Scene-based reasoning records
## Start

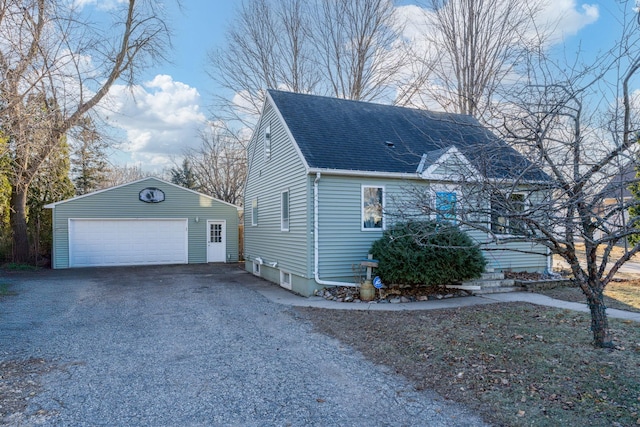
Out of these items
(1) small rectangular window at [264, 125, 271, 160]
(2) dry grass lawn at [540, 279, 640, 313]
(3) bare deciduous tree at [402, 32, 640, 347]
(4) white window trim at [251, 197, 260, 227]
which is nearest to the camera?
(3) bare deciduous tree at [402, 32, 640, 347]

## End

- _Instructions to follow_
Print the data above line for line without changing anything, but leave out the pictures.

- _Solution_
Out of these items
(1) small rectangular window at [264, 125, 271, 160]
(2) dry grass lawn at [540, 279, 640, 313]
(3) bare deciduous tree at [402, 32, 640, 347]
(4) white window trim at [251, 197, 260, 227]
which is nearest to the camera?
(3) bare deciduous tree at [402, 32, 640, 347]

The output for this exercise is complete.